Stored items from a collection:
====

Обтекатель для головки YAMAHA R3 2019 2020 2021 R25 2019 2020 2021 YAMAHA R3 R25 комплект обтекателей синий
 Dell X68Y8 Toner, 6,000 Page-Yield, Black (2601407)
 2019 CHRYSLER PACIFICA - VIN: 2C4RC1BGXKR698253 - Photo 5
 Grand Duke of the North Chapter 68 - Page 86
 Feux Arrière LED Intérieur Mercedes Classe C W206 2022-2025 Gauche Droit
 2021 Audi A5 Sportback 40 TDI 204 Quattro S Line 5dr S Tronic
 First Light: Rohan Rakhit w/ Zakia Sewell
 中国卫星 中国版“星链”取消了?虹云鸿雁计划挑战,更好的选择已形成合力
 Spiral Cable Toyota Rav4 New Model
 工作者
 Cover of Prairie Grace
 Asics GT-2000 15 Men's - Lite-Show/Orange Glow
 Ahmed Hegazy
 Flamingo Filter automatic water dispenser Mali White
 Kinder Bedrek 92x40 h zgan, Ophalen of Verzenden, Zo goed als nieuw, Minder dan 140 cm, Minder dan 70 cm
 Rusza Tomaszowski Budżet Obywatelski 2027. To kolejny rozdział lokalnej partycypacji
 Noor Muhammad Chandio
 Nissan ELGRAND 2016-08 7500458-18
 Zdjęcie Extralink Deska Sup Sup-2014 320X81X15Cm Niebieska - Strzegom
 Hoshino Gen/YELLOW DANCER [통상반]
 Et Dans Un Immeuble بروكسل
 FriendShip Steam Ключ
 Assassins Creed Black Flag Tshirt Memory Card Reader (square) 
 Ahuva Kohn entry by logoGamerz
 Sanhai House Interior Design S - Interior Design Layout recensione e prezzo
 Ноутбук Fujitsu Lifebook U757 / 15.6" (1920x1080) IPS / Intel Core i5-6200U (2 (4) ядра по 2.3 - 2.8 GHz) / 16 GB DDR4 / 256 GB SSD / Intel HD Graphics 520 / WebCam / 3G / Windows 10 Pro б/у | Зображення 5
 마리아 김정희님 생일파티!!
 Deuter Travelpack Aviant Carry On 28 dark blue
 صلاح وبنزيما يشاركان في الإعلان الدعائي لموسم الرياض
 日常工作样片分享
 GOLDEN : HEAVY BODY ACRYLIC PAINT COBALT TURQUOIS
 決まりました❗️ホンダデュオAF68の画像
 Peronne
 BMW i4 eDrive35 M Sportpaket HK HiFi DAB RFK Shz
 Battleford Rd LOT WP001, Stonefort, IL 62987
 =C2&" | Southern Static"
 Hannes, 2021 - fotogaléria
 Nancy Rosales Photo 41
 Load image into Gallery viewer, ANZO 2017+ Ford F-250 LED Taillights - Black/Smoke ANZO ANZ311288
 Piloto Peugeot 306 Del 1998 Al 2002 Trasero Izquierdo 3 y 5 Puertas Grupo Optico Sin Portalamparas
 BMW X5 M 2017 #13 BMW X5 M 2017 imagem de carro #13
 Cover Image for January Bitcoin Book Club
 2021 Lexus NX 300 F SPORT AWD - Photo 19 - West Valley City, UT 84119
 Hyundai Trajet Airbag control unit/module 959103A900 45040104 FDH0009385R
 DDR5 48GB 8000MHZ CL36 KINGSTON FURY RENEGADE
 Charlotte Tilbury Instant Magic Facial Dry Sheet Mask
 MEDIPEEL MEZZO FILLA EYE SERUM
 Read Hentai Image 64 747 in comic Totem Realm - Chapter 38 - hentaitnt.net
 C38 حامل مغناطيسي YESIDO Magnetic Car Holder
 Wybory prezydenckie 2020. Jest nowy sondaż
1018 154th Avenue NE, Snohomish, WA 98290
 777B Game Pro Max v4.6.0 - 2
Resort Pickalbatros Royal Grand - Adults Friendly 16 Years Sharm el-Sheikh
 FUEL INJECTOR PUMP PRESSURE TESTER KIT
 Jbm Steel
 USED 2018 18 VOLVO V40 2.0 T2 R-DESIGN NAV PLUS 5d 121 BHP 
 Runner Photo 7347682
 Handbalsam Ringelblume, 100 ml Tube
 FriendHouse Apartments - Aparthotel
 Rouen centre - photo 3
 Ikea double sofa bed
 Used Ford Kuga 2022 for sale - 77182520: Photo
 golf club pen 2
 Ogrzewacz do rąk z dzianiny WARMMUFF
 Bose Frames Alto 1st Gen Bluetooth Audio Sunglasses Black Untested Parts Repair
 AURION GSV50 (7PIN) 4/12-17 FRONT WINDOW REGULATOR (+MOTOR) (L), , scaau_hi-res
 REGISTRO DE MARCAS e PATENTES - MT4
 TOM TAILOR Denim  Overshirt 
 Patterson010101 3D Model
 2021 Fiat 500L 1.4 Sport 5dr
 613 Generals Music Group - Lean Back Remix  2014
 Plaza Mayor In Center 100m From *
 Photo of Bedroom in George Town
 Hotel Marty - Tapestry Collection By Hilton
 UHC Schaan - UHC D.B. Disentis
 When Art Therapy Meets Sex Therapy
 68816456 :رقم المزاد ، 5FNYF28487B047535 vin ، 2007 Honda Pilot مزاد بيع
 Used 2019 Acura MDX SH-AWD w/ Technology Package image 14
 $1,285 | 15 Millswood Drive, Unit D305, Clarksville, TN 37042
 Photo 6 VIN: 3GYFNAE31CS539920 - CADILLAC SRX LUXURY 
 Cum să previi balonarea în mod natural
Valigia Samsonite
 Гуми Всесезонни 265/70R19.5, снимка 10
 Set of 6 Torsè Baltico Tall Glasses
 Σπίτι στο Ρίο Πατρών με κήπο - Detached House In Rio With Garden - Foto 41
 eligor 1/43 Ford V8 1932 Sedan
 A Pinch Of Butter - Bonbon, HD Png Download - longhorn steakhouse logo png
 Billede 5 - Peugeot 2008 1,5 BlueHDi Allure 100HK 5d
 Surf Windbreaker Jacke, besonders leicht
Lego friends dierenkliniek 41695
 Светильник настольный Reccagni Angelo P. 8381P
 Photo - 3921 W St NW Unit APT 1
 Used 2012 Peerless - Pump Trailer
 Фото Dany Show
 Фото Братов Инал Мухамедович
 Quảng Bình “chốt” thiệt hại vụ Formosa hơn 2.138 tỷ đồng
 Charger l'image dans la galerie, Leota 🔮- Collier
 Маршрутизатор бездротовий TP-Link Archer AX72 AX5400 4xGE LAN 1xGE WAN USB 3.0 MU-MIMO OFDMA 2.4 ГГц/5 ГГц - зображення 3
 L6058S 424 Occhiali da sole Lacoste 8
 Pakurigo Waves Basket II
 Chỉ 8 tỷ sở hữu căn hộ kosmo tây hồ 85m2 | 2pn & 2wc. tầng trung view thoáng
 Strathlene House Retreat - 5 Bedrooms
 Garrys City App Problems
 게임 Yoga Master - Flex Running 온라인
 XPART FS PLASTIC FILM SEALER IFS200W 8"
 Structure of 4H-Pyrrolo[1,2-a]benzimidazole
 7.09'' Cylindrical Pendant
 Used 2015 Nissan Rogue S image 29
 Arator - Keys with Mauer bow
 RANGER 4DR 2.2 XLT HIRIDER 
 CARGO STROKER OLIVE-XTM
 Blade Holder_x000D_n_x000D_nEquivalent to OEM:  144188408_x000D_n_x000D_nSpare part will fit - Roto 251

====

■ What needs to be done: Using the records above, restate word for word the lines from the one with "2021 Fiat 500L 1.4 Sport 5dr" through the one with "L6058S 424 Occhiali da sole Lacoste 8", both included.

■ Your response:
 2021 Fiat 500L 1.4 Sport 5dr
 613 Generals Music Group - Lean Back Remix  2014
 Plaza Mayor In Center 100m From *
 Photo of Bedroom in George Town
 Hotel Marty - Tapestry Collection By Hilton
 UHC Schaan - UHC D.B. Disentis
 When Art Therapy Meets Sex Therapy
 68816456 :رقم المزاد ، 5FNYF28487B047535 vin ، 2007 Honda Pilot مزاد بيع
 Used 2019 Acura MDX SH-AWD w/ Technology Package image 14
 $1,285 | 15 Millswood Drive, Unit D305, Clarksville, TN 37042
 Photo 6 VIN: 3GYFNAE31CS539920 - CADILLAC SRX LUXURY 
 Cum să previi balonarea în mod natural
Valigia Samsonite
 Гуми Всесезонни 265/70R19.5, снимка 10
 Set of 6 Torsè Baltico Tall Glasses
 Σπίτι στο Ρίο Πατρών με κήπο - Detached House In Rio With Garden - Foto 41
 eligor 1/43 Ford V8 1932 Sedan
 A Pinch Of Butter - Bonbon, HD Png Download - longhorn steakhouse logo png
 Billede 5 - Peugeot 2008 1,5 BlueHDi Allure 100HK 5d
 Surf Windbreaker Jacke, besonders leicht
Lego friends dierenkliniek 41695
 Светильник настольный Reccagni Angelo P. 8381P
 Photo - 3921 W St NW Unit APT 1
 Used 2012 Peerless - Pump Trailer
 Фото Dany Show
 Фото Братов Инал Мухамедович
 Quảng Bình “chốt” thiệt hại vụ Formosa hơn 2.138 tỷ đồng
 Charger l'image dans la galerie, Leota 🔮- Collier
 Маршрутизатор бездротовий TP-Link Archer AX72 AX5400 4xGE LAN 1xGE WAN USB 3.0 MU-MIMO OFDMA 2.4 ГГц/5 ГГц - зображення 3
 L6058S 424 Occhiali da sole Lacoste 8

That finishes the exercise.